Obama’s Hopes and Fears, the Future of Music, and More: Today’s Recommended Reading


Here at Flavorwire, we pride ourselves on not only writing some of the best content on the Internet, but keeping an eye on all of the great writing that other folks on the ‘Net are doing, too. Today we have a long look at the presidency of Barack Obama, a scientific breakdown of the Mythbusters finale, a list of all the things we haven’t seen used as “found art,” and a gargantuan breakdown of the 25 most significant songs in music right now.

Today, The Atlantic published one of maybe the most important (and longest, dang) pieces of journalism in months: “The Obama Doctrine.” (Really, it will take you longer to scroll through that piece than it will for you to read this one.) Journalist Jeffrey Goldberg reviews some key points in President Obama’s time in office and has full access to ask him about his hopes, fears, and regrets. Obama’s answer when asked about what he sees as the greatest threat in the future is a reminder of his eloquence, a thing that can’t be denied even by his biggest detractors.

Data entries:

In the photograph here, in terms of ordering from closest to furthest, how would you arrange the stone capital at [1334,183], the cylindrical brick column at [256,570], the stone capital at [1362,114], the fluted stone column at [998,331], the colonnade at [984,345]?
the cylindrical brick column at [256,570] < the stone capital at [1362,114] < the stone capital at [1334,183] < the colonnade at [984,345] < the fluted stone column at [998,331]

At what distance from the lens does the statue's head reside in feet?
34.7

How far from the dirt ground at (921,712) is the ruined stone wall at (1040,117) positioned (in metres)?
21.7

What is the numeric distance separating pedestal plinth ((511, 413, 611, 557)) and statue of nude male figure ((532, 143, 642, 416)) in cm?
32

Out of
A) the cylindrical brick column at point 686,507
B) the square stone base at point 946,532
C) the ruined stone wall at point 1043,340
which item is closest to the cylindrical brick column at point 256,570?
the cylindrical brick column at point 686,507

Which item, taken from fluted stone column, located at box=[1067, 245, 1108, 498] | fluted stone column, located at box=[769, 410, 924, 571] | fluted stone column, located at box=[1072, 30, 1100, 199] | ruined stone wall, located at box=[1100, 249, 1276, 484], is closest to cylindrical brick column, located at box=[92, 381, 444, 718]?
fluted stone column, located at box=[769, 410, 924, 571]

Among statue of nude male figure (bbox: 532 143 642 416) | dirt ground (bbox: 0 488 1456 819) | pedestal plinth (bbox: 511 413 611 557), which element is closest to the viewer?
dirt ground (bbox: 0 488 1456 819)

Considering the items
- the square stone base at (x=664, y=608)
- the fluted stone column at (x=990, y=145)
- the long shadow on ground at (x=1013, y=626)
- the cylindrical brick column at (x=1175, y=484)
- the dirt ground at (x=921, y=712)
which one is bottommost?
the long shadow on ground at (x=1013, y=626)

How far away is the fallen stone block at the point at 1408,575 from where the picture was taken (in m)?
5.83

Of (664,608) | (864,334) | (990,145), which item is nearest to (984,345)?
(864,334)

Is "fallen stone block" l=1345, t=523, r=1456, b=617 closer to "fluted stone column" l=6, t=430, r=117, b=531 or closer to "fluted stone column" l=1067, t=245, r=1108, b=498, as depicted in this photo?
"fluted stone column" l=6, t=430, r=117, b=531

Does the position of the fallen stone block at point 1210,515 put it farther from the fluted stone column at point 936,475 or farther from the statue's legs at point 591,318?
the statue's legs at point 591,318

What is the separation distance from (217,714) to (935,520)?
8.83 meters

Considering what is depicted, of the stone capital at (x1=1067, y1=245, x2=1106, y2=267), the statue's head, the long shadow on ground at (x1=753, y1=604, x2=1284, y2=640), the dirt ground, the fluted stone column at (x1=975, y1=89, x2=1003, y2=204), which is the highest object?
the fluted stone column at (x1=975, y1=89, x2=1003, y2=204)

--

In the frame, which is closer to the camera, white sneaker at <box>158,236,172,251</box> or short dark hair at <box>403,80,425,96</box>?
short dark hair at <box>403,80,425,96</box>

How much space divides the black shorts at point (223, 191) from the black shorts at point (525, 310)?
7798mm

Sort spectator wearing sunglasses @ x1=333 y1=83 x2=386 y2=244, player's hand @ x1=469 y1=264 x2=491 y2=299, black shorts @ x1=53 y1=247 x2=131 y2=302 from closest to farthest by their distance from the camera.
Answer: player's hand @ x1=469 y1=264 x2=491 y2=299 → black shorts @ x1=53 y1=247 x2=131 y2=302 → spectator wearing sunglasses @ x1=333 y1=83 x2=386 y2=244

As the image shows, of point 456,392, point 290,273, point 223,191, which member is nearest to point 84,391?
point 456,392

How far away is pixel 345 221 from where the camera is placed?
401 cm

• Task instructions
Rewrite the reading roundup from "Obama’s Hopes and" up to and including "music right now.", swapping "gargantuan" out for "massive". These records come from a separate source.

• Solution to this task
Obama’s Hopes and Fears, the Future of Music, and More: Today’s Recommended Reading


Here at Flavorwire, we pride ourselves on not only writing some of the best content on the Internet, but keeping an eye on all of the great writing that other folks on the ‘Net are doing, too. Today we have a long look at the presidency of Barack Obama, a scientific breakdown of the Mythbusters finale, a list of all the things we haven’t seen used as “found art,” and a massive breakdown of the 25 most significant songs in music right now.